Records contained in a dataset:
----------

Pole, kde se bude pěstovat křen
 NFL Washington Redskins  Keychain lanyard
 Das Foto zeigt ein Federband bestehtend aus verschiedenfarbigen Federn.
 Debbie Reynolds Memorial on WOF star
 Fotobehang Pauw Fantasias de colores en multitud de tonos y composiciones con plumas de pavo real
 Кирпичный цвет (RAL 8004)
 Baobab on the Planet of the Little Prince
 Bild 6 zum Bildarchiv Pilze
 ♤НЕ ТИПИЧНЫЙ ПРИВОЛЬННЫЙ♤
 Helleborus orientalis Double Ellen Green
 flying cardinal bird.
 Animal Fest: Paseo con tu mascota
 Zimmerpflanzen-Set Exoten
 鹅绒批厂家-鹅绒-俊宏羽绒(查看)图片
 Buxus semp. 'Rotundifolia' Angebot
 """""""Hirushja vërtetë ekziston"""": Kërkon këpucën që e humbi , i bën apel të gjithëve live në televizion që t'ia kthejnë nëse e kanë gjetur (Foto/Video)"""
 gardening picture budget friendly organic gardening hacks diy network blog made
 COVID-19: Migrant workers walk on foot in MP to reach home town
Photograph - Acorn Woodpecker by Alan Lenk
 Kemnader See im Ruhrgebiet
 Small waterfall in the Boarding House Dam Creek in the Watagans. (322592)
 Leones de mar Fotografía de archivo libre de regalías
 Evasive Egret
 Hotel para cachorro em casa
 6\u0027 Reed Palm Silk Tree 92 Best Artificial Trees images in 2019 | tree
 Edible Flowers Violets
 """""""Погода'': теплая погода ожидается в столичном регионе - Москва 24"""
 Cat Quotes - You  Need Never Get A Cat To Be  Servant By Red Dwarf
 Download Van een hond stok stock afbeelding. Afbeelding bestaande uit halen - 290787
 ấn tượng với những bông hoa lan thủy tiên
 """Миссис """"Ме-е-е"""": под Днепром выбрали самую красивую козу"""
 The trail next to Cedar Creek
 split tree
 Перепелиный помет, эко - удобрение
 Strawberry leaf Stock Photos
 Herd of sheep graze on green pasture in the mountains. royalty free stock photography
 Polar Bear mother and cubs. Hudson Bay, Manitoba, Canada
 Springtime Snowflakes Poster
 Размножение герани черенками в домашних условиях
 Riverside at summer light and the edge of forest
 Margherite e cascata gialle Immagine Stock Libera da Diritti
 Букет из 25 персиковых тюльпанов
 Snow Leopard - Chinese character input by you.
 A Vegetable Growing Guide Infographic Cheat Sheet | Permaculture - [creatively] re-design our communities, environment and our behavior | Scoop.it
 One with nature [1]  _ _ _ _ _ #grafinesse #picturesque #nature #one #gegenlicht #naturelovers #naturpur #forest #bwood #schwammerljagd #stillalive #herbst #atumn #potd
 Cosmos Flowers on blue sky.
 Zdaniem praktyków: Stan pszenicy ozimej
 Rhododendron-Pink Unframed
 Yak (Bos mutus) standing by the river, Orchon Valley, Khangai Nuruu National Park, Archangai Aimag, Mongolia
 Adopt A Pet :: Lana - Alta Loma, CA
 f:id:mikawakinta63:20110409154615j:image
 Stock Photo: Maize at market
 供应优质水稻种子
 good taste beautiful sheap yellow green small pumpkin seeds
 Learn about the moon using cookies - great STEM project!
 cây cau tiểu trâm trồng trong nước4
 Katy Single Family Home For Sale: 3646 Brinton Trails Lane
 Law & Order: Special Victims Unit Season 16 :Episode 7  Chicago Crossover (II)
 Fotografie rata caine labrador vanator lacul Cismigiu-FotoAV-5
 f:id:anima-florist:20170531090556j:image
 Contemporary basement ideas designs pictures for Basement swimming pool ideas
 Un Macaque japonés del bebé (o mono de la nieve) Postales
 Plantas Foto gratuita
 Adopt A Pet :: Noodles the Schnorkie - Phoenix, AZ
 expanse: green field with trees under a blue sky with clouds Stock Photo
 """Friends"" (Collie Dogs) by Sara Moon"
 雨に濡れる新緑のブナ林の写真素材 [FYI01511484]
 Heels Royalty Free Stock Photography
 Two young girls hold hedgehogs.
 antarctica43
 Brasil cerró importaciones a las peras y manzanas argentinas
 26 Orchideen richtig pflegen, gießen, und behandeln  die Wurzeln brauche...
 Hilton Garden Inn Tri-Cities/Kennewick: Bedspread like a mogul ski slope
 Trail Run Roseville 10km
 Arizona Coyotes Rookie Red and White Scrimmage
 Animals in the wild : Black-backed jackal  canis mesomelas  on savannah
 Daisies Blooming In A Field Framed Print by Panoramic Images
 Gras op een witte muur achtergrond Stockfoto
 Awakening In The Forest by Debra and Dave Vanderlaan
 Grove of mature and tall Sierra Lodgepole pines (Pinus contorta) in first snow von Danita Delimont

----------

What is required -
Going line by line through the entries above, count each line that has the word "Creek", then state the count alone.

Completed task -
2